ListBackups queries all Backup objects in the Velero namespace and filters them by phase. Only backups in the following phases are returned as eligible:

Velero Backup PhaseEligible
CompletedYes
PartiallyFailedYes
InProgressNo
FailedNo
DeletingNo

Backups in PartiallyFailed are included because they often contain a usable subset of data. Whether a restore from a PartiallyFailed backup succeeds depends on which resources were captured before the failure.

Triggering a Restore

TriggerRestore creates a Velero Restore CR in the Velero namespace. The namespace mapping passed by the controller is applied directly to the spec.namespaceMapping field of the Restore object. This causes Velero to redirect resources into the sandbox namespaces during restore execution.

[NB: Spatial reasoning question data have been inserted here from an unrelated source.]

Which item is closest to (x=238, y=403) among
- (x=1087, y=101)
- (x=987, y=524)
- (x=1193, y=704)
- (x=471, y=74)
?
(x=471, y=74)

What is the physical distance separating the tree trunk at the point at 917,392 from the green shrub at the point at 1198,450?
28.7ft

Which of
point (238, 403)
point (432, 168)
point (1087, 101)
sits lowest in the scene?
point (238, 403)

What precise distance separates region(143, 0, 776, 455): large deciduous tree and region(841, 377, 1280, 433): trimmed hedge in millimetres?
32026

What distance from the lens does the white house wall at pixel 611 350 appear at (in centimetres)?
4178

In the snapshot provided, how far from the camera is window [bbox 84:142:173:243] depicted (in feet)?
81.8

# Example Restore CR created by the Velero adapter
apiVersion: velero.io/v1
kind: Restore
metadata:
generateName: kymaros-payments-nightly-
namespace: velero
spec:
backupName: payments-2026-04-01-02-00-00
namespaceMapping:
payments: kymaros-payments-nightly-a3f8k2

Polling Restore Status

WaitForRestore polls the created Restore CR every 5 seconds until it reaches a terminal phase. The poll loop returns when:

  • Phase is Completed — restore succeeded.
  • Phase is PartiallyFailed — restore completed with some failures; treated as a partial success.
  • Phase is Failed — restore failed; RestoreSucceeded will be false at Level 1.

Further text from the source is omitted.